— EXTRACT PROVIDED —
* * *
By Jim Heffernan
These are books I’ve been stuck on for a while, unsure about reviewing them or not. I think they convey a great message, but I wish they were easier to read. Watson’s book is obviously padded for length, and Pinker’s is just a little too academic for non-PhD’s.
Watson’s central message is that we are faced with 10 forces: capitalism, technology, the internet, politics, media, education, human nature, the environment, population, and transportation that act on us all the time, in concert and in mainly negative ways.
Each of the forces changes rapidly and they all seem to combine in ways that threaten our civilization. The forces have all become self-serving. Our general well-being does not figure into the equation because it does not promote the wealth and power of those who control the forces.
Brian Watson comes to the conclusion that we will be unable to resist the forces and 50 years from now, we will be entering a new dark age.
* * *
— GIVEN INFORMATION —
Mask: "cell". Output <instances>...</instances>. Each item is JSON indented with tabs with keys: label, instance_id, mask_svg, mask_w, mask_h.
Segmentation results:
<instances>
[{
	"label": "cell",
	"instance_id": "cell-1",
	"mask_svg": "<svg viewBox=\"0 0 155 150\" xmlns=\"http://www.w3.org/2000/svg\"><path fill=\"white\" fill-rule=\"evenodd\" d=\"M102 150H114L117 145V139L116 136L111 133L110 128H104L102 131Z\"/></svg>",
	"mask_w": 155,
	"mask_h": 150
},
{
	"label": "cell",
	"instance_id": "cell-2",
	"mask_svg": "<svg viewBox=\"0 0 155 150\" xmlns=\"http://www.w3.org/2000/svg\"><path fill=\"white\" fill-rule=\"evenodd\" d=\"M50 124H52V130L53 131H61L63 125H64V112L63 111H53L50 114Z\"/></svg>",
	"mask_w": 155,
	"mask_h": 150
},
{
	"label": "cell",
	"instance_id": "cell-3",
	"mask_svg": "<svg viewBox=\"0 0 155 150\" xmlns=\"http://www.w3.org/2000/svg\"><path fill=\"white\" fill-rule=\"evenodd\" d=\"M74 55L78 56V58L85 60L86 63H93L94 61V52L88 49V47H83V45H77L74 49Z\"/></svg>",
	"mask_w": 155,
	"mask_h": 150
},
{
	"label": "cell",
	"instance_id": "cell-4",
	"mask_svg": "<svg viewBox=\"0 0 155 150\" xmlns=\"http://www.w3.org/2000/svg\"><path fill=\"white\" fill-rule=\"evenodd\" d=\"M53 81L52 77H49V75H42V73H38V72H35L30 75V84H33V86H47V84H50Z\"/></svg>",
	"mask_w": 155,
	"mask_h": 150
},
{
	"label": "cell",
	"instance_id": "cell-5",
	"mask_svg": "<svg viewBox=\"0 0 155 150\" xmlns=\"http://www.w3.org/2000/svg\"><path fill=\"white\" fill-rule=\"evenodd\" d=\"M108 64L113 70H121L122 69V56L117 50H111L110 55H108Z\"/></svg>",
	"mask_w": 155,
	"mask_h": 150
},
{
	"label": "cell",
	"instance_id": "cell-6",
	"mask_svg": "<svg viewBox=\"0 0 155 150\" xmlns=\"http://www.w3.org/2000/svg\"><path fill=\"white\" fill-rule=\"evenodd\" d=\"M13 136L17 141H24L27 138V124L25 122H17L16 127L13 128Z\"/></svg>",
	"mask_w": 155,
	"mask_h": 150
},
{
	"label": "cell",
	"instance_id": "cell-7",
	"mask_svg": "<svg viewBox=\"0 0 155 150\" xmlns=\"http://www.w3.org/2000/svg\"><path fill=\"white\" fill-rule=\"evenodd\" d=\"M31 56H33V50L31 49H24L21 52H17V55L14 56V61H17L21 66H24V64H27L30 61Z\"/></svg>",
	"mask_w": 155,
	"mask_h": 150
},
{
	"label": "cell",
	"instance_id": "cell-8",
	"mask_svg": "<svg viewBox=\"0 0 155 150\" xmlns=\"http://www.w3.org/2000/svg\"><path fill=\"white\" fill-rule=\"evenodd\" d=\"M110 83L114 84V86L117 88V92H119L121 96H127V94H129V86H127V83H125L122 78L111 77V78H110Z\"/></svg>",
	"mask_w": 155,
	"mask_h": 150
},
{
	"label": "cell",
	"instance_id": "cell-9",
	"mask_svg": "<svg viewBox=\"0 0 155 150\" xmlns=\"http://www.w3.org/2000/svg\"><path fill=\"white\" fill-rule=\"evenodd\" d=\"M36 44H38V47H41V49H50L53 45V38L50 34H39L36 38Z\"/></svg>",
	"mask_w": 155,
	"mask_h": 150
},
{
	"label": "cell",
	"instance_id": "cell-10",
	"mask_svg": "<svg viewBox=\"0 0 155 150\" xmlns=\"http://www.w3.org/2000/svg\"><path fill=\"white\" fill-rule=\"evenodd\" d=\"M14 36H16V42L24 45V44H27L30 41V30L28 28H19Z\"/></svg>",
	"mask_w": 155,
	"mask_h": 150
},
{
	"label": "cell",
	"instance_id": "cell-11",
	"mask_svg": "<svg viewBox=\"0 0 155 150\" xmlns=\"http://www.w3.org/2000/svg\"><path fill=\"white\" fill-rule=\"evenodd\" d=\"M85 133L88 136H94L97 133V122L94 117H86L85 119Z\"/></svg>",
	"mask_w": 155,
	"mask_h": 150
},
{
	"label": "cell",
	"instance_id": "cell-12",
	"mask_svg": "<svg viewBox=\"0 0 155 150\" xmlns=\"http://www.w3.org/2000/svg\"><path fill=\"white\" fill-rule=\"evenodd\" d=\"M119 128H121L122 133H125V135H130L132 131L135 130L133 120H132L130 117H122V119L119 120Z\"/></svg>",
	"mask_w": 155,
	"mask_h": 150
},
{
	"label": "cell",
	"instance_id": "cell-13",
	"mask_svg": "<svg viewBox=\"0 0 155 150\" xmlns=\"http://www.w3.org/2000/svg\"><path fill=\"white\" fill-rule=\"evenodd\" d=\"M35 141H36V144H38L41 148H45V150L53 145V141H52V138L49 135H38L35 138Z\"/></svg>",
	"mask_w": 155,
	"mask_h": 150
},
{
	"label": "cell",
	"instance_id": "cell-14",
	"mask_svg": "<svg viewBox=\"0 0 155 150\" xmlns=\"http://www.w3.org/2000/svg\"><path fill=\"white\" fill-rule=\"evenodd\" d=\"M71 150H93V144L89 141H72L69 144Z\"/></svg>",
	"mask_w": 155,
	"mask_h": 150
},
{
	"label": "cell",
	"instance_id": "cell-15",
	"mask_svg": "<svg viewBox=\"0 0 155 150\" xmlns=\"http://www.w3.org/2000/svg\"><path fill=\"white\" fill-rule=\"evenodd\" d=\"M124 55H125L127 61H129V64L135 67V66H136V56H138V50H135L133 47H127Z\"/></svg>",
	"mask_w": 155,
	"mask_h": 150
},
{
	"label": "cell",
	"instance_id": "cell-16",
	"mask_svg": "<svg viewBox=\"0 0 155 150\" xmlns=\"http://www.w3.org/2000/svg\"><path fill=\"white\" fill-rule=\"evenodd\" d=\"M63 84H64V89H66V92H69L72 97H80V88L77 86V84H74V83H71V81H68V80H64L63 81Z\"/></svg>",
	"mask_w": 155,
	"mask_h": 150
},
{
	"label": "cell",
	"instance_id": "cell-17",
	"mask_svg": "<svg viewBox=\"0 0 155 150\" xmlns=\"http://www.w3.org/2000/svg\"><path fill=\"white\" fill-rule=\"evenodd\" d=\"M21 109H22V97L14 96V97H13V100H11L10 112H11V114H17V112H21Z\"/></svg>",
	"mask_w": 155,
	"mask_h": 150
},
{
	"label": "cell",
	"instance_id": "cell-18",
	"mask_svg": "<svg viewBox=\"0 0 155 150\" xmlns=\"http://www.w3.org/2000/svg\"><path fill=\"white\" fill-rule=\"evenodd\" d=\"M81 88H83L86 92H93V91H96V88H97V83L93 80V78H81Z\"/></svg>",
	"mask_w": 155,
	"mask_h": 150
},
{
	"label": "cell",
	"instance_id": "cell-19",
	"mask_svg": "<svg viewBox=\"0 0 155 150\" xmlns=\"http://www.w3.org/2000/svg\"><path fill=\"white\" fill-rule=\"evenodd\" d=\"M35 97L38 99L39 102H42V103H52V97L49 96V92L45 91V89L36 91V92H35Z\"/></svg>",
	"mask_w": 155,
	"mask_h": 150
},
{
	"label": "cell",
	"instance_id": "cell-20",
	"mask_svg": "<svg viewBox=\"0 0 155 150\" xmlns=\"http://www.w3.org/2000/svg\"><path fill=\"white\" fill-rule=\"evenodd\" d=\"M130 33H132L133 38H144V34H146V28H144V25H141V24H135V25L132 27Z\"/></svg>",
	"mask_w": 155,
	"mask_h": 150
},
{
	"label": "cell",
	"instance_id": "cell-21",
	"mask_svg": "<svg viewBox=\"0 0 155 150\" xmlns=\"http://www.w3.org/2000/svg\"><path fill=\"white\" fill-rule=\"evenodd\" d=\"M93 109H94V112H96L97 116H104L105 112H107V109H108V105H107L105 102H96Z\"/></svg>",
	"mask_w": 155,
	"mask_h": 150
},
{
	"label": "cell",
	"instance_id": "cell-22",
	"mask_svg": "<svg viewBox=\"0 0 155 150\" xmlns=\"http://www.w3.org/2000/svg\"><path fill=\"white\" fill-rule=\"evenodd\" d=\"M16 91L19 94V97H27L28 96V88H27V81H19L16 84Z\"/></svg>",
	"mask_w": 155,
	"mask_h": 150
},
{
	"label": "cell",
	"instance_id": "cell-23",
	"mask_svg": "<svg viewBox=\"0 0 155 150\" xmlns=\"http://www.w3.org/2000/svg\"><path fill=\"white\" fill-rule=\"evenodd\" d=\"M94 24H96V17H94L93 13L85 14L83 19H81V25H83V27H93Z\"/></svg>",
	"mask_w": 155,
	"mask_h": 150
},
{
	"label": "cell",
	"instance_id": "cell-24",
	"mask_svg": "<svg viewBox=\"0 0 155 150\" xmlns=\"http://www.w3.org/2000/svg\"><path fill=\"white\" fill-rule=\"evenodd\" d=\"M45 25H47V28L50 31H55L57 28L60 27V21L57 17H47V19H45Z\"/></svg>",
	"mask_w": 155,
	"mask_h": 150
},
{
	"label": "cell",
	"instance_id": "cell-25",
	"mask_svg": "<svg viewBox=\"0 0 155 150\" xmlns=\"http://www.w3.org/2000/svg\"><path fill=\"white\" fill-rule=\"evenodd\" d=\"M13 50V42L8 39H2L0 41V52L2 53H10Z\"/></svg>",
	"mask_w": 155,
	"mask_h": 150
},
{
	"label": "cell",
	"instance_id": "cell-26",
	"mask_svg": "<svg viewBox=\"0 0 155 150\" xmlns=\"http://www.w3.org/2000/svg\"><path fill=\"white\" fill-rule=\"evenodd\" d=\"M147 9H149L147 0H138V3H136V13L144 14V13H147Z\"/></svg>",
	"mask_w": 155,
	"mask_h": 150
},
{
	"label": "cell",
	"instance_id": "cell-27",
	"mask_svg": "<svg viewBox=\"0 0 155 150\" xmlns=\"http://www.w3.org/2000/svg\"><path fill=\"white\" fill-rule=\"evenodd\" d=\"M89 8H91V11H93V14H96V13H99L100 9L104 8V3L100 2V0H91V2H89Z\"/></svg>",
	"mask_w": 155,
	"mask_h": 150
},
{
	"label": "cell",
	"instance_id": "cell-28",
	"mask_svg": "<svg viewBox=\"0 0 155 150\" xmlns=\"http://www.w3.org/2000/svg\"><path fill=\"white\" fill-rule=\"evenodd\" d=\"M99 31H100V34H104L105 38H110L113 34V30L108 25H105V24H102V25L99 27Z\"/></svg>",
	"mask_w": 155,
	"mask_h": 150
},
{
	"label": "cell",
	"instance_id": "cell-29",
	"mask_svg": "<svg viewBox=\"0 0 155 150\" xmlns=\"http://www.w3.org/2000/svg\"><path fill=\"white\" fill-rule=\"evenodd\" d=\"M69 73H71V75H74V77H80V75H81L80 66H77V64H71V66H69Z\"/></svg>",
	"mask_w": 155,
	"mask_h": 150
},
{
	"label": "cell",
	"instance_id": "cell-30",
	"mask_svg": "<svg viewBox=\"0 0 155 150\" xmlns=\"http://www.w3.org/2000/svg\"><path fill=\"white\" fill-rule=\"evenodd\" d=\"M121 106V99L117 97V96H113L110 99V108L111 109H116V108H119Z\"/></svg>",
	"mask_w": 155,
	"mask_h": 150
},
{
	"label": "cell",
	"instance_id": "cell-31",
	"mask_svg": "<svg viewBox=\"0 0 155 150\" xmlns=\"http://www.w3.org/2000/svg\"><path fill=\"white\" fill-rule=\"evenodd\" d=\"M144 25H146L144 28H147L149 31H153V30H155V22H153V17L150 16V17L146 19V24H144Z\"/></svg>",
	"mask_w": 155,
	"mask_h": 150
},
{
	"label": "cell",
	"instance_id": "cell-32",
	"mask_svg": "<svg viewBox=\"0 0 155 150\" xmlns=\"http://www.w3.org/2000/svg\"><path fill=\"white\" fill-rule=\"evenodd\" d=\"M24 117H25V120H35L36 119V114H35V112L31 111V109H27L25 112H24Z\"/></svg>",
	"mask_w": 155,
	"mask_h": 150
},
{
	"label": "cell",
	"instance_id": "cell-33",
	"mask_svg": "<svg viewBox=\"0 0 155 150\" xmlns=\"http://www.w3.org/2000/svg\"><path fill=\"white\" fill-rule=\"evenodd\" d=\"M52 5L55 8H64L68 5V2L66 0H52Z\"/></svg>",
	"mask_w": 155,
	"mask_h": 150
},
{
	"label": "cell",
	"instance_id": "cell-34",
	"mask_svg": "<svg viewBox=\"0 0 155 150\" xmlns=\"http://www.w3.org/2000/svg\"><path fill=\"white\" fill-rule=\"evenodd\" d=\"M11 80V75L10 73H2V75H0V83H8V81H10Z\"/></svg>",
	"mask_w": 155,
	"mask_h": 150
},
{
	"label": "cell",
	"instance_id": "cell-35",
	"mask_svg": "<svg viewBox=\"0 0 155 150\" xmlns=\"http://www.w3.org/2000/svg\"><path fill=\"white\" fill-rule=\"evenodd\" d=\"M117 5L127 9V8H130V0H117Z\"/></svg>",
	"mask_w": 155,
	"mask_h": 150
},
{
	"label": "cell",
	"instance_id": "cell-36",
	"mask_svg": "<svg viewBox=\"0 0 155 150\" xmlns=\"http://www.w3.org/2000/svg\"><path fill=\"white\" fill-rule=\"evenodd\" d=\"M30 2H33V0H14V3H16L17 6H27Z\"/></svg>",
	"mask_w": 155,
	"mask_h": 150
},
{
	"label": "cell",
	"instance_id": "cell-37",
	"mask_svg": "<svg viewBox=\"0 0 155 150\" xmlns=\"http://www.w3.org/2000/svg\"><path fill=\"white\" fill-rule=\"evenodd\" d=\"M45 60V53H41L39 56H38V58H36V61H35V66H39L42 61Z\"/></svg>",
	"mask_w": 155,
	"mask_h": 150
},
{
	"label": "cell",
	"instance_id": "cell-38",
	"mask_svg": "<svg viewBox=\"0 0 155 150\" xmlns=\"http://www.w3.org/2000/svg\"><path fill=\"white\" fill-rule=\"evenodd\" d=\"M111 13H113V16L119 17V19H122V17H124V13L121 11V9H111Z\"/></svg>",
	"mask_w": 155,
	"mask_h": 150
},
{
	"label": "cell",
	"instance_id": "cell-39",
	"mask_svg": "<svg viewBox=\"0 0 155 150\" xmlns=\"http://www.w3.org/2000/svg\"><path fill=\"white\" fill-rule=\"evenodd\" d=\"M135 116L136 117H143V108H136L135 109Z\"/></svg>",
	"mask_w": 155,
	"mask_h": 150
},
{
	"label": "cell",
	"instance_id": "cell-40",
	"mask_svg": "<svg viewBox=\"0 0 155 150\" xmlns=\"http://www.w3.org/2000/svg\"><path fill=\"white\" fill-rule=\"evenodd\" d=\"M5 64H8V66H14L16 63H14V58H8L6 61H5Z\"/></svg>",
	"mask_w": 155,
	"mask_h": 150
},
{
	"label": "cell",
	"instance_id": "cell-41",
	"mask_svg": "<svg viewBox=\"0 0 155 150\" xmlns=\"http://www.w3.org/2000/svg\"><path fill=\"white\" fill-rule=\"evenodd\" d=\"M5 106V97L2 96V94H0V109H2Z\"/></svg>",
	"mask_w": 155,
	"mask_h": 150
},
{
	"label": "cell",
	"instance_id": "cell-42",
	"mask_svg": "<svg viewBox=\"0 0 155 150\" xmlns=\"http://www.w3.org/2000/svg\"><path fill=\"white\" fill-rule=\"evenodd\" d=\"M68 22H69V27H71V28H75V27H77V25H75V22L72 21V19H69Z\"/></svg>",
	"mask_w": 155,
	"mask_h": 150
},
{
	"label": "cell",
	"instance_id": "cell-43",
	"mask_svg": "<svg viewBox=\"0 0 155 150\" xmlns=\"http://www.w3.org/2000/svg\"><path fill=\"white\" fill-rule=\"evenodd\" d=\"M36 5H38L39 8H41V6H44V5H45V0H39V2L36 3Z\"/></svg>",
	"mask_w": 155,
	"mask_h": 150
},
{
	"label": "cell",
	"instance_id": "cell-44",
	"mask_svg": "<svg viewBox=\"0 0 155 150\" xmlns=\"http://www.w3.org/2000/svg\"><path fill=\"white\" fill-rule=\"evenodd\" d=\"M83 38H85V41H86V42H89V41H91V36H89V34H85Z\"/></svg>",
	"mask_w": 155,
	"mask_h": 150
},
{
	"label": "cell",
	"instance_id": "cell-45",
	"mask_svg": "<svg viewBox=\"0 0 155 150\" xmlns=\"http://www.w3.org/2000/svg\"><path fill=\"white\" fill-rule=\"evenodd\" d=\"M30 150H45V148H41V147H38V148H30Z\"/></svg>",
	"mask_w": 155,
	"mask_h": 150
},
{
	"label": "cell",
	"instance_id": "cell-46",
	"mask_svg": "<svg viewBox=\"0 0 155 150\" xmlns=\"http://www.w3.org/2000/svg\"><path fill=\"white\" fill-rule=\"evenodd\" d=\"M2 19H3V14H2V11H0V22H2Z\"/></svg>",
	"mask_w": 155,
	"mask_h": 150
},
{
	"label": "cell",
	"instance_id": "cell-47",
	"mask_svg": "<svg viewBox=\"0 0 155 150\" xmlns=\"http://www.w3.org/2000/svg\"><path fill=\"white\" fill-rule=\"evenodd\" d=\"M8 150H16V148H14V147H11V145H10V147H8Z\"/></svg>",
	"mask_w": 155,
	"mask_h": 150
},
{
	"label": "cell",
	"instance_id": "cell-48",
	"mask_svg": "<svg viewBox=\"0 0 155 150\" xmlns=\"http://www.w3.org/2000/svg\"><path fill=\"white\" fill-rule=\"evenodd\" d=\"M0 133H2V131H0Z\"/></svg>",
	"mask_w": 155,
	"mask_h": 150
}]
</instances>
* * *
— WORK REQUEST 1 —
According to the book review, what does Brian Watson conclude we will be entering 50 years from now?
— WORK REQUEST 2 —
Continue the book review from its last sentence.
The records have nothing to do with the book review.

— TASK ANSWER 1 —
A new dark age.

— TASK ANSWER 2 —
Pinker comes to a different conclusion than Watson. He concludes that we are in an era of enlightenment. He provides us with 75 graphs that show life, health, prosperity, safety, peace, and happiness are actually in a continuous state of improvement, nationally and world-wide. He believes reason, science and humanism will prevail.
Both authors acknowledge negative coverage by our profit-obsessed news and social media exaggerate our problems and impede our progress. Our survival depends on a continued process of enlightenment. Tribalism, authoritarianism, demonization, and magical thinking are powerful forces that impede enlightenment. Logic, science, and rationality are our defenses against these forces. History suggests they will be sufficient. Will they?
Here’s a couple of excerpts from the books. I’m hoping that the optimism of Pinker is the more accurate view.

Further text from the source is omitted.